Riesgos del contrafanatismo

¿Pero acaso es posible combatir el fanatismo sin caer en la trampa de otro fanatismo de distinto signo e igual naturaleza? ¿Mi deseo de vehemencia al escribir estas líneas no estará alimentado por mi propio contrafanatismo fanático? Viene ahora a mi memoria el gesto guasón de un cordobés vociferando con socarrona sonrisa: ¡A los intransigentes habría que matarlos a todos! Porque pudiera suceder que al denunciar la violencia nacionalista dé yo satisfacción a mi fanatismo antinacionalista, fanatismo que yo ignoro tanto como ellos ignoran el suyo. Si así fuera, estaría ahora con mi pluma de psicoanalista arrojando mi porción de leña al fuego de las pasiones destructoras de la reconciliación de los pueblos de España con el pueblo euskaldún. Bajo mi sincero propósito de contribución a una dinámica pacificadora, corro el riesgo muy grave de fomentar la dinámica de los enfrentamientos, acariciada y deseada por esos increíbles orates políticos de nuestra historia ensangrentada. Un Blas Piñar, de FN, que por la fuerza reimplantaría la pena de muerte en nombre de Dios y de España. Un Pedro Solabarría, de HB, que se declara sin vergüenza partidario de los crímenes de la ETA "porque limpian la tierra vasca de mafiosos".

¿Es posible, pues, escapar a la oculta paradoja que encierra la denuncia del fanatismo? Sí, pero ello únicamente a condición de que nuestra percepción del comportamiento fanático no esté contaminada por la proyección (inconsciente) de nuestra propia agresividad. Y de ello sólo podemos estar seguros en la medida en que lo que vivamos frente al fanático sea dolor y no odio, vigorosa defensa de nuestra integridad y no sed de venganza. Y ello está muy lejos de ser tarea fácil cuando la muerte se ceba entre nosotros de manera tan absurda y repugnante.

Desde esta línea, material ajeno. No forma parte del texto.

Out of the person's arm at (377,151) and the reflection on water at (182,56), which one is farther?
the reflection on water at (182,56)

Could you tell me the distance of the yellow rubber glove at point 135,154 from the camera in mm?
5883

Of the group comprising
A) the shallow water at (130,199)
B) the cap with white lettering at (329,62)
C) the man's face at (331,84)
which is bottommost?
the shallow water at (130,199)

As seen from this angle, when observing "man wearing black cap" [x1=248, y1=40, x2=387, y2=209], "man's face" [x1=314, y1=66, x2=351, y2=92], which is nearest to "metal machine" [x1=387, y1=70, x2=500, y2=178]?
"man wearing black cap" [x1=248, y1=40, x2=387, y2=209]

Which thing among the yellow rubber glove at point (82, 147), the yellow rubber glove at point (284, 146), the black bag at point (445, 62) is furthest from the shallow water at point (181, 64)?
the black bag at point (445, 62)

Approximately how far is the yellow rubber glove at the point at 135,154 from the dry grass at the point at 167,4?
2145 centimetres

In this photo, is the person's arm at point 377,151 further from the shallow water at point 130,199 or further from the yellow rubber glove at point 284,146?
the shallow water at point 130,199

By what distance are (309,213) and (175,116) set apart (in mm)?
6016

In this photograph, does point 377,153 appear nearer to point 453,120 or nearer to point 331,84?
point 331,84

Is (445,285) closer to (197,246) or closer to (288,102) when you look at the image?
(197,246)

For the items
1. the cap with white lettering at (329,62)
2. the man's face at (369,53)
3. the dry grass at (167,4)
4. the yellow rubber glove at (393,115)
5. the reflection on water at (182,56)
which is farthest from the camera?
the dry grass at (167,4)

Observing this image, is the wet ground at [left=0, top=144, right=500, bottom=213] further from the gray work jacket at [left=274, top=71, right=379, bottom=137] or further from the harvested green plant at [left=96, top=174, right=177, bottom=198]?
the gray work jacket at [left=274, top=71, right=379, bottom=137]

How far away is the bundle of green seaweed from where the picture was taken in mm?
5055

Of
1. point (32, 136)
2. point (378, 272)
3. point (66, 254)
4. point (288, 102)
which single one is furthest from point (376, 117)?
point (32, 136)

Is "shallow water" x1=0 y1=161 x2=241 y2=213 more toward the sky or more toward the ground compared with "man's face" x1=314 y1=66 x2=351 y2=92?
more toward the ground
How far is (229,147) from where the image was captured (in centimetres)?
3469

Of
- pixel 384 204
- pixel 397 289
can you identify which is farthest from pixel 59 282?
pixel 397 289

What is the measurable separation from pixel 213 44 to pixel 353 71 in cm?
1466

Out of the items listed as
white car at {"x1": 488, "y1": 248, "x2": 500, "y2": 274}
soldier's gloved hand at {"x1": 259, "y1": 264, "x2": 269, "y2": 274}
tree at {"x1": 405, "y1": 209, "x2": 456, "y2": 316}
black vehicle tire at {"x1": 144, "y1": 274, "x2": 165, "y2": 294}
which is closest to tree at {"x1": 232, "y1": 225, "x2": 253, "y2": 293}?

Sin embargo, ahora más que nunca, ahora que un sol de esperanza despunta en el horizonte plural de las Españas, es primordial no caer en la trampa que encierra la dialéctica infernal de la violencia y no ceder a la tentación poderosa de un contrafanatismo fanatizante. Nos ayudará a ello el no dejar nunca de reconocer, detrás de la acción abominable, al hombre enfermo de pasión fanática. Pues todo lo que se haga fuera de esa actitud de reconocimiento de la realidad humana de las pasiones fanáticonacionalistas es caer en la misma dinámica que alimenta el fuego que pretendemos combatir, ya que, víctima de su propia mentalidad, el fanatizado necesita un enemigo donde evacuar su agresividad y donde dar fiel cumplimiento a sus ideales de lucha. Por eso, los excesos y brutalidades, a veces terribles, en que desgraciadamente han incurrido los agentes de la seguridad son acogidos con exaltación por las facciones fanatizadas del nacionalismo vasco, que los utilizan como pruebas de legitimación de su combate patriótico.

No perder la serenidad ni responder con ira a las insolentes provocaciones de violencia es una lección que ilustró ejemplarmente el rey Juan Carlos I en su alocución en la Casa de Juntas de Guernica. Una lección que no podremos olvidar los que deseamos ardientemente la reconciliación de los pueblos que viven a lo largo y a lo ancho de esta piel de toro, hermosa y entrañable, pero desgarrada y crónicamente ensangrentada por luchas fratricidas.

Si es cierto que la responsabilidad del nacionalismo abertzale más radical recae inevitablemente sobre sus fieles adeptos, no lo es menos que nosotros, los españoles no vascos, en Euskadi y fuera de Euskadi, hemos contribuido con nuestra muchas veces cerril incomprensión del hecho nacional vasco a la fanatización de los sectores abertzales. Y lo hemos hecho cada vez que nos hemos obstinado en negar al pueblo vasco sus legitimas aspiraciones a asumir su identidad diferencial. Los que como españoles nos sintamos parte integrante de una misma España, nación de naciones, y vivamos con el dolor del desmembramiento las aspiraciones a la independencia de los más exaltados abertzales, tendremos que exigirnos nuestra parte de responsabilidad frente al foso de rechazo y odio que hoy todavía nos separa de Euskadi.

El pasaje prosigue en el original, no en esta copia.